#### TRECHO DO TEXTO ####
Cartilha derivada de um longo processo de formação em comunicação realizado com militantes do Fórum de Mulheres de Pernambuco revela questões pertinentes sobre uso das tecnologias digitais por movimentos feministas.
Durante a pandemia, a transferência de inúmeras atividades antes presenciais para a esfera digital aumentou o tráfego de dados na internet no mundo inteiro e, com isso, testemunhamos uma aceleração do processo de dependência social das Tecnologias de Informação e Comunicação (TICs). As chamadas por vídeo tornaram-se tão comuns como em filmes de ficção científica de bons anos atrás e elas são apenas um exemplo bobo de como e para quem o desenvolvimento aconteceu.
Enquanto alguns ficam ricos, numa realidade paralela que parece acontecer num passado distante, a tecnologia não tem tanta pressa para chegar. Os sinais da internet são recebidos apenas num smartphone antigo de tela pequena e com pouca memória, compartilhado com os filhos. É possível acessar o WhatsApp e Facebook através de planos de operadoras de telefonia que oferecem criminalmente uso ilimitado destes aplicativos. A banda larga tem sinal fraco e velocidade baixa porque o modem fica na casa do vizinho e vem do gatonet*. Essas são as experiências de várias mulheres negras e seus filhos. Durante a pandemia, as crianças pararam os estudos e muitas mulheres foram demitidas do emprego. Além disso, estão impossibilitados de acessar direitos básicos, como o auxílio emergencial, disponibilizado através do aplicativo da Caixa Econômica Federal ou o TeleSUS, serviço virtual de telemedicina oferecido pelo Sistema Único de Saúde para atendimento ao Coronavírus.
####
» O QUE SE PEDE
Continue o texto sobre feminismo e tecnologias digitais a partir da última frase apresentada.
#### DADOS DE ENTRADA ####
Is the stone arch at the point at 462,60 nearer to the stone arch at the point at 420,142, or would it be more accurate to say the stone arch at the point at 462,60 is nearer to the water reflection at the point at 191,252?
####
» RESULTADO DA TAREFA
Enquanto a falta de acesso diminui a autonomia e afeta a autoestima, o avanço exponencial da tecnologia (nos termos hoje postos) ameaça a democracia, o ativismo, a manutenção de empregos e, por consequência, a sobrevivência dessas mulheres. Refletir sobre tecnologia para não ser devorada por ela é, portanto, essencial e essa foi a missão do processo de formação levada a cabo durante um ano para e por feministas do Fórum de Mulheres de Pernambuco (FMPE).
O resultado desse processo pedagógico feminista intitulado “Cuidados Digitais e Comunicação de Guerrilha” vem à público num momento em que os debates sobre tecnologia e as inseguranças em relação à seus avanços estão em alta, mas não trazem para a centralidade do debate as experiências populares e ativistas. Na publicação, o FMPE oferece o método e uma sistematização dos aprendizados coletivos. Longe de oferecer soluções fáceis, os textos incitam reflexão crítica, promovem autocuidado no uso da internet e fornecem inspiração para as batalhas digitais e reais por um mundo onde a vida das mulheres negras importam.